Dataset excerpts:
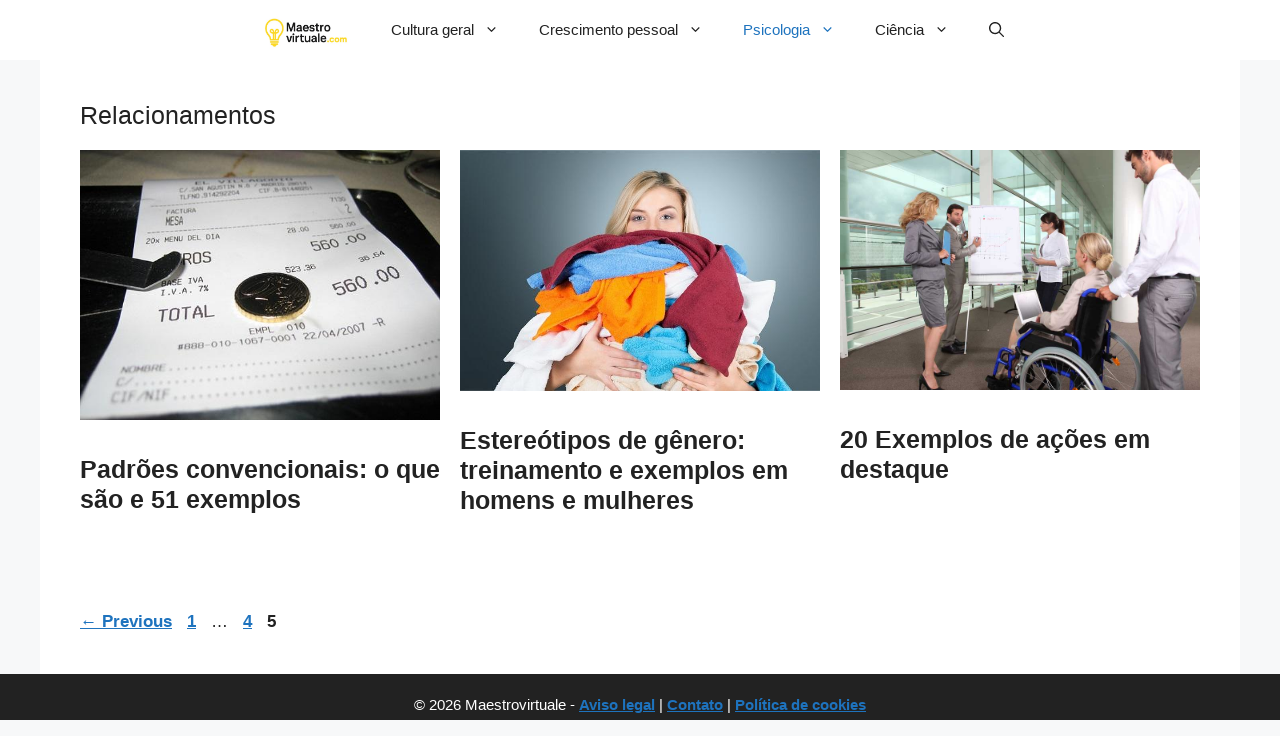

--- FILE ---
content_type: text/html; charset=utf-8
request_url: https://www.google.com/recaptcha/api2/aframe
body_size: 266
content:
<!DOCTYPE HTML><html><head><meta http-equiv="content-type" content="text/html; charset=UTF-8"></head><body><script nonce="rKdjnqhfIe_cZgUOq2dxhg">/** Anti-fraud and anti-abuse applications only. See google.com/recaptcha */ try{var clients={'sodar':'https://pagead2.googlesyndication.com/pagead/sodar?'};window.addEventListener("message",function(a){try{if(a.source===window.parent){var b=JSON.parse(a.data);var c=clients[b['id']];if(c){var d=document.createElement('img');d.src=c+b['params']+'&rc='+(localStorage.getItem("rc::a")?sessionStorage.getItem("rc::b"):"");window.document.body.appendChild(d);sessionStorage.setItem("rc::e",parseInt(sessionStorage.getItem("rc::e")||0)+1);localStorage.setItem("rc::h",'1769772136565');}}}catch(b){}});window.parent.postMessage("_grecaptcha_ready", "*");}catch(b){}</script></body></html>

What the task asks:
An exact, image-free transcript of the material is required.

Result for this exercise:
--- FILE ---
content_type: text/html; charset=utf-8
request_url: https://www.google.com/recaptcha/api2/aframe
body_size: 266
content:
<!DOCTYPE HTML><html><head><meta http-equiv="content-type" content="text/html; charset=UTF-8"></head><body><script nonce="rKdjnqhfIe_cZgUOq2dxhg">/** Anti-fraud and anti-abuse applications only. See google.com/recaptcha */ try{var clients={'sodar':'https://pagead2.googlesyndication.com/pagead/sodar?'};window.addEventListener("message",function(a){try{if(a.source===window.parent){var b=JSON.parse(a.data);var c=clients[b['id']];if(c){var d=document.createElement('img');d.src=c+b['params']+'&rc='+(localStorage.getItem("rc::a")?sessionStorage.getItem("rc::b"):"");window.document.body.appendChild(d);sessionStorage.setItem("rc::e",parseInt(sessionStorage.getItem("rc::e")||0)+1);localStorage.setItem("rc::h",'1769772136565');}}}catch(b){}});window.parent.postMessage("_grecaptcha_ready", "*");}catch(b){}</script></body></html>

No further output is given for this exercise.